Items from a dataset

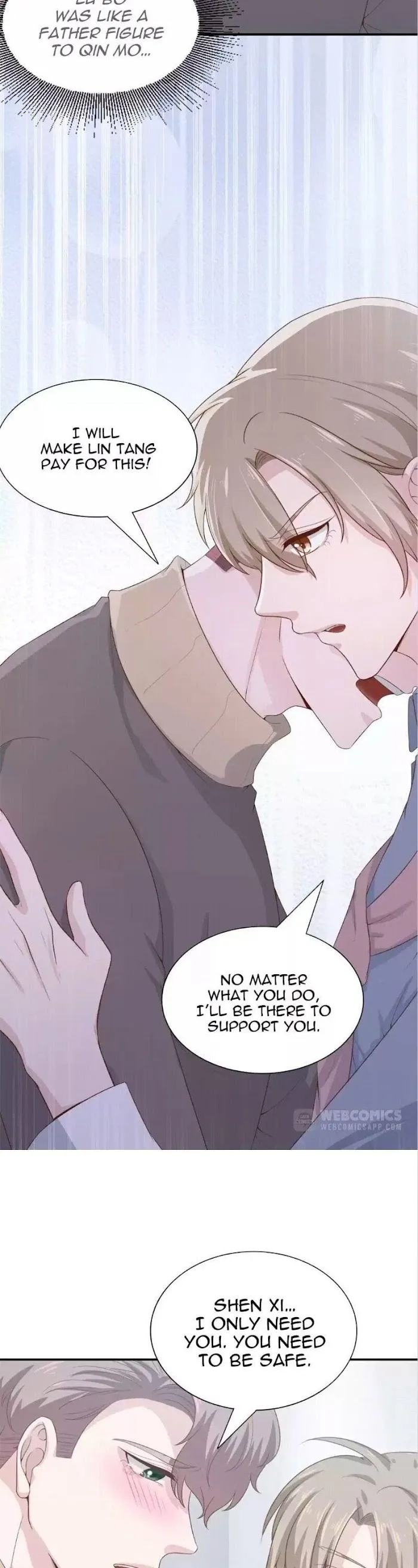 Read The Guide to Entertainment Circle chapter 51 image 16 on Lezhin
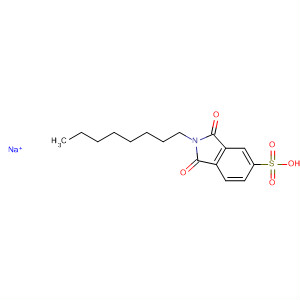 92890-76-1 structure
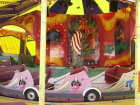 Ludwigshafen 2003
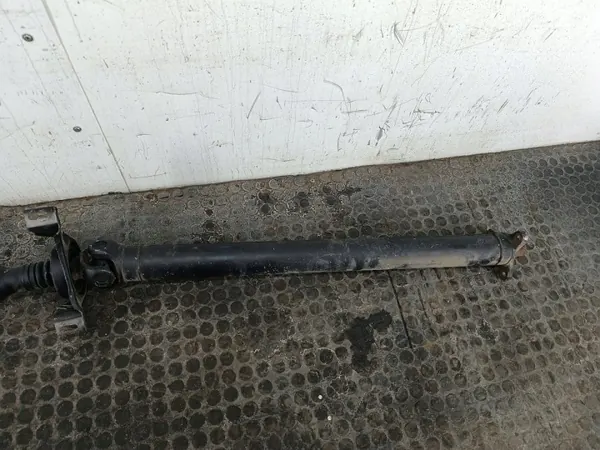 Eje de transmisión trasero OEM A2043516 Mercedes image 10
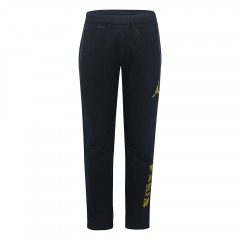 Детские брюки Jordan Paris Saint-Germain Fleece Pant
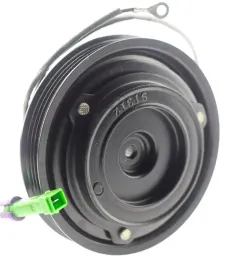 sprzeglo-klimatyzacji-audi-denso-7sbu16c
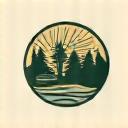 Deschutes Land Trust Logo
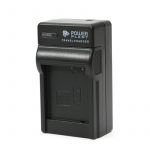 Зарядний пристрій PowerPlant Panasonic DMW-BLH7 (DV00DV2406)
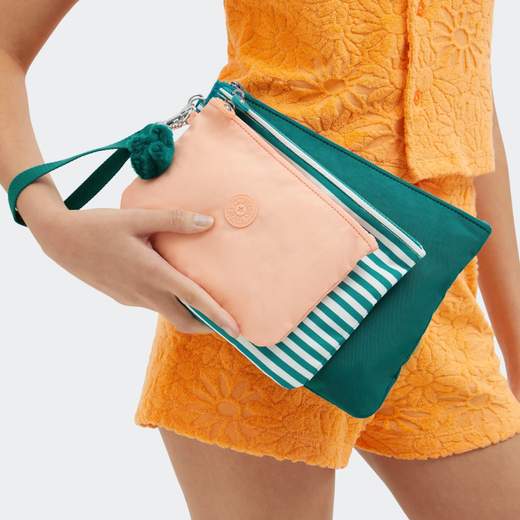 KIPLING KI42192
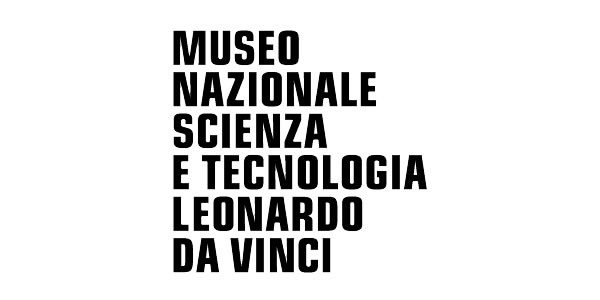 Museo Nazionale Scienza e Tecnologia "Leonardo da Vinci"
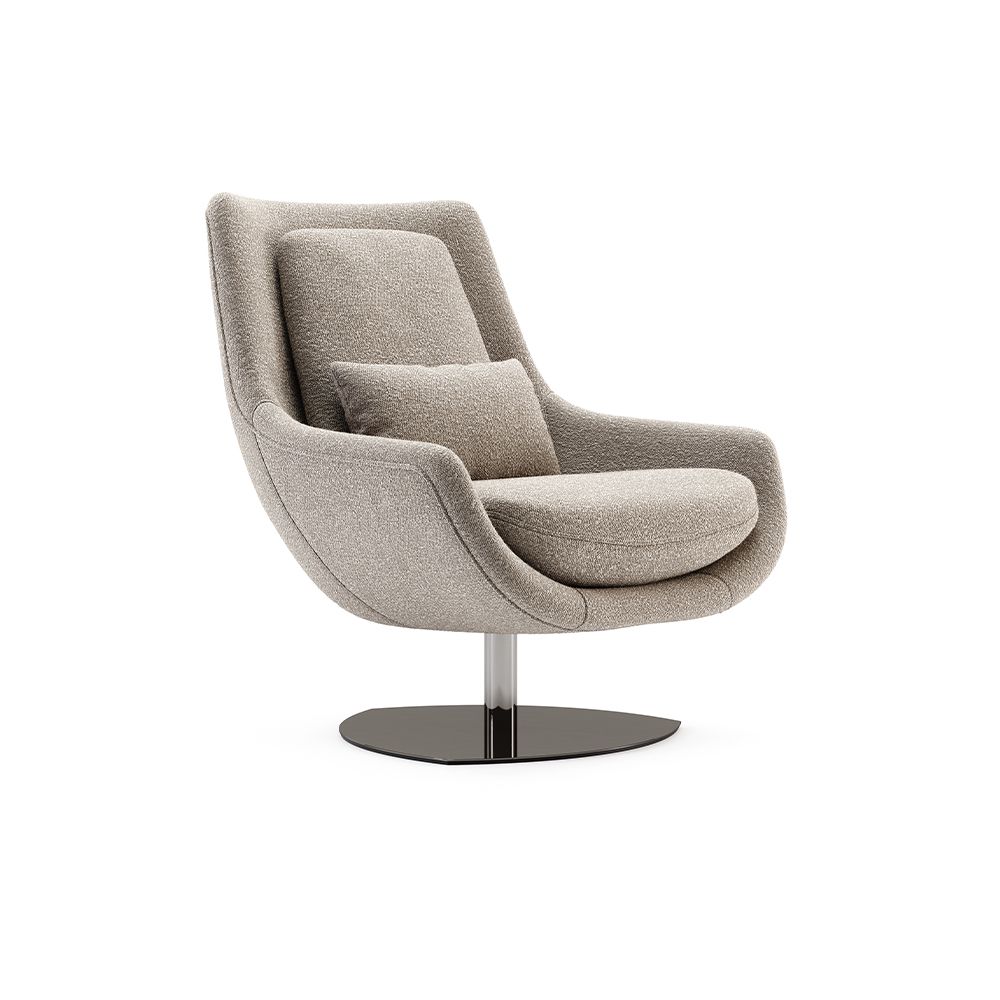 Fancy armchair deals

● Exercise description: Copy out every one of the lines above word for word, leaving out the pictures.

● Response to this task:
 Read The Guide to Entertainment Circle chapter 51 image 16 on Lezhin
 92890-76-1 structure
 Ludwigshafen 2003
 Eje de transmisión trasero OEM A2043516 Mercedes image 10
 Детские брюки Jordan Paris Saint-Germain Fleece Pant
 sprzeglo-klimatyzacji-audi-denso-7sbu16c
 Deschutes Land Trust Logo
 Зарядний пристрій PowerPlant Panasonic DMW-BLH7 (DV00DV2406)
 KIPLING KI42192
 Museo Nazionale Scienza e Tecnologia "Leonardo da Vinci"
 Fancy armchair deals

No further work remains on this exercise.